____ SUPPLIED INFORMATION

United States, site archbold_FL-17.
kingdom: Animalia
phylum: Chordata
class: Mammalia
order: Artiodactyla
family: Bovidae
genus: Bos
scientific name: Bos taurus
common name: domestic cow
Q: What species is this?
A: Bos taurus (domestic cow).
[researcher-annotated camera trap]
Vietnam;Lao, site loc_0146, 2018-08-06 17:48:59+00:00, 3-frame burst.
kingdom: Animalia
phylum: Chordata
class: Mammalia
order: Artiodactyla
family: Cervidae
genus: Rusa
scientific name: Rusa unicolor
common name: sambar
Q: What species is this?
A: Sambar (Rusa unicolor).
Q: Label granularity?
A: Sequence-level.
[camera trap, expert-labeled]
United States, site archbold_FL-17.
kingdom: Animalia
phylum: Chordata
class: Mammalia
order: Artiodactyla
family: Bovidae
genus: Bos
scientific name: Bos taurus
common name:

________

Look through the data above. Each line containing the word "common" needs to be copied.

common name: domestic cow
common name: sambar
common name:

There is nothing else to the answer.